CARACAS – Venezuelan President Hugo Chávez has again called on the U.S. government to stop meddling in the country’s affairs, after revealing declassified U.S. documents proving that Washington is financing groups seeking to oust him. Last week Chávez showed copies of documents obtained through the U.S. Freedom of Information Act that show monetary support from the National Endowment for Democracy, funded by the U.S. government, to groups such as Súmate, which provided logistical support for the presidential recall drive last November.

Chávez said his government now knows how the opposition got the money to buy portable computers with databases of voters used at petition collection centers, which at the time electoral authorities called illegal. The Venezuelan president said Súmate received more than $53,000 of more than $800,000 distributed to various anti-Chávez organizations over the last two years.

A new web site, www.venezuelafoia.info, contains hundreds of documents revealing the direct chain of financial aid from various U.S. government departments to Venezuelan opposition groups. The documents show that other groups funded by the NED and the State Department include Primero Justicia, an outspoken anti-Chávez right-wing party that participated in the April 2000 coup attempt.

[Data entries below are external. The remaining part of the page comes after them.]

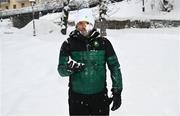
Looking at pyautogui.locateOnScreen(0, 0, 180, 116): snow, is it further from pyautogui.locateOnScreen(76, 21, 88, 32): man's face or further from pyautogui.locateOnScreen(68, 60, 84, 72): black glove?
pyautogui.locateOnScreen(76, 21, 88, 32): man's face

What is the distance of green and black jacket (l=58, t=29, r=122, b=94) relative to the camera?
209 inches

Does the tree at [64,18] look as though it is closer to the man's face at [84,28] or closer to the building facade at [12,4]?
the man's face at [84,28]

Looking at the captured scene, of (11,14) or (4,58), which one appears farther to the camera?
(11,14)

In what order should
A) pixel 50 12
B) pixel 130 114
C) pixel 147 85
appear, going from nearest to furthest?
pixel 130 114
pixel 147 85
pixel 50 12

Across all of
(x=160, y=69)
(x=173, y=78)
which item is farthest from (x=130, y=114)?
(x=160, y=69)

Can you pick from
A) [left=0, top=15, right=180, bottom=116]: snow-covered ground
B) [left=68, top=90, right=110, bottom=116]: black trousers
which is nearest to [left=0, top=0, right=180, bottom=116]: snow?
[left=0, top=15, right=180, bottom=116]: snow-covered ground

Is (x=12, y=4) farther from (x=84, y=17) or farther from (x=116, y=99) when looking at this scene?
(x=116, y=99)

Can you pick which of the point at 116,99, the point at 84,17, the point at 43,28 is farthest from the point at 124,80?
the point at 43,28

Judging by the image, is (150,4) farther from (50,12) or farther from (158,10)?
(50,12)

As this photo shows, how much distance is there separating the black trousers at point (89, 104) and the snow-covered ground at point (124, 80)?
365 centimetres

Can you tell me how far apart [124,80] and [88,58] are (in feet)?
23.5

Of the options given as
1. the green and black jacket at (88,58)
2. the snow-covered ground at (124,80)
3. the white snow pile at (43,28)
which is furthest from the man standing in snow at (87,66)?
the white snow pile at (43,28)

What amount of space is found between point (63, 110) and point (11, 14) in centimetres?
5324

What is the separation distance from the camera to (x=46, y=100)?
10.4m
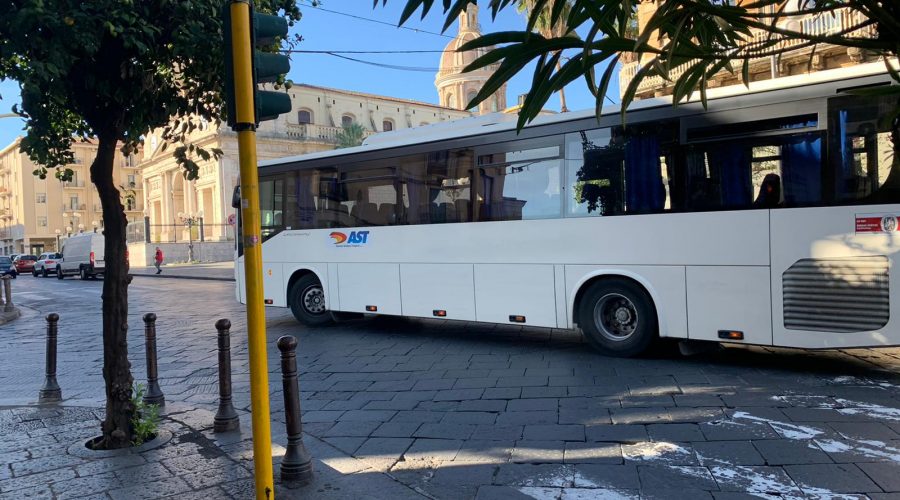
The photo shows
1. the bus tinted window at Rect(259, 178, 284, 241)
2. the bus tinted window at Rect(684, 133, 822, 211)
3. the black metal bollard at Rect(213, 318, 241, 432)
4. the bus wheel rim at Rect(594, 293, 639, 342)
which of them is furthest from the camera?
the bus tinted window at Rect(259, 178, 284, 241)

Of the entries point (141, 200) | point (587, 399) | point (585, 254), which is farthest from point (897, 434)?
point (141, 200)

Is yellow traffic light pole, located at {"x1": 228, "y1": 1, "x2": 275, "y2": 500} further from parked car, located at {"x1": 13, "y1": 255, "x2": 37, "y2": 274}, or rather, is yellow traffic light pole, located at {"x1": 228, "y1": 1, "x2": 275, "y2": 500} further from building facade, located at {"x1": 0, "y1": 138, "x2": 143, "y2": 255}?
building facade, located at {"x1": 0, "y1": 138, "x2": 143, "y2": 255}

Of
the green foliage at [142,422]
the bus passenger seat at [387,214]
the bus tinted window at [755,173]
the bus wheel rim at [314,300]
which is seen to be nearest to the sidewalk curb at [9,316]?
the bus wheel rim at [314,300]

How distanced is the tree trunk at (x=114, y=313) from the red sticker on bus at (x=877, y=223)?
265 inches

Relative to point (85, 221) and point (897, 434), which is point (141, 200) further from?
point (897, 434)

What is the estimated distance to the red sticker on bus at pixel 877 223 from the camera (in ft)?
20.0

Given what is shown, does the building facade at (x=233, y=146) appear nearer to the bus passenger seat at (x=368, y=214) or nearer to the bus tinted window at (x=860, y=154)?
the bus passenger seat at (x=368, y=214)

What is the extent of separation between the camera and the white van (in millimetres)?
33438

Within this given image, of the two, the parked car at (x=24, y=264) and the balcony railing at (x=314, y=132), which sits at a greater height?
the balcony railing at (x=314, y=132)

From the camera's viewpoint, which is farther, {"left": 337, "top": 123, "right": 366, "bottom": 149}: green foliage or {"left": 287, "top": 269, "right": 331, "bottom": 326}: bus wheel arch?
{"left": 337, "top": 123, "right": 366, "bottom": 149}: green foliage

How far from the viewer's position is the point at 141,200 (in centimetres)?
8112

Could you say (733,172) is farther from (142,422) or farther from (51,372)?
(51,372)

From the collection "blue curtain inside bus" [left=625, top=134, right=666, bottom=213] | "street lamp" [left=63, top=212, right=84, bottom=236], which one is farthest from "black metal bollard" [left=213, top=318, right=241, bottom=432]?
"street lamp" [left=63, top=212, right=84, bottom=236]

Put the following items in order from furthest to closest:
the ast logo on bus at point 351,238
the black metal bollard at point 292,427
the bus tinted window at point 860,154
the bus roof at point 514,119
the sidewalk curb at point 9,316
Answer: the sidewalk curb at point 9,316, the ast logo on bus at point 351,238, the bus roof at point 514,119, the bus tinted window at point 860,154, the black metal bollard at point 292,427
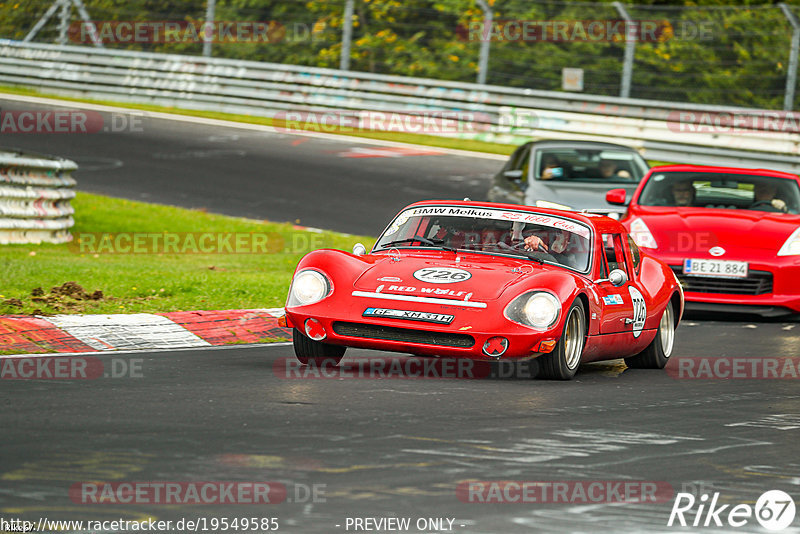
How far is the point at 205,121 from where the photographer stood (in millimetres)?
27734

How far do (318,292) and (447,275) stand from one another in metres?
0.81

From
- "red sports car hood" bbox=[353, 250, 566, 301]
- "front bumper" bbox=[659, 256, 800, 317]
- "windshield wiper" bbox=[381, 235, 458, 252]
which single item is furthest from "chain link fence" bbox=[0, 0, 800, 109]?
"red sports car hood" bbox=[353, 250, 566, 301]

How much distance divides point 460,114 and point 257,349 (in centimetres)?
1761

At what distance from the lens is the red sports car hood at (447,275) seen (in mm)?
8398

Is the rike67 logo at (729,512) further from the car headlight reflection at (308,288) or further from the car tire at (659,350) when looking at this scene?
the car tire at (659,350)

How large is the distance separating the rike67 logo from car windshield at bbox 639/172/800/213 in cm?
883

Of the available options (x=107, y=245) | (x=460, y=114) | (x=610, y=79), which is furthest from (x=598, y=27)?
(x=107, y=245)

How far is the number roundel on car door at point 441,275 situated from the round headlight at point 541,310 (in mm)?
441

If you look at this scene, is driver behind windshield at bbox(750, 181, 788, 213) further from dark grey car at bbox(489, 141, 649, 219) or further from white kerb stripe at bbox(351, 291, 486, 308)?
white kerb stripe at bbox(351, 291, 486, 308)

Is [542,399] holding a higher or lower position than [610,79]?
lower

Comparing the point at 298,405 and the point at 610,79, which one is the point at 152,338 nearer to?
the point at 298,405

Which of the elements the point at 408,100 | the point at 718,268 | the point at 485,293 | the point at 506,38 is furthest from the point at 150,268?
the point at 506,38

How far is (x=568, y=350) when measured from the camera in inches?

In a Feb. 15 radio and television address to the nation, Chávez said Washington is opening its doors to those who are promoting violence in his country. He also presented further evidence of fraud committed by his opponents during a signature petition drive to request a recall referendum on his mandate. Chávez said his administration has already identified 60,000 forms individually filled by the same person, and that there are probably hundreds of thousands more.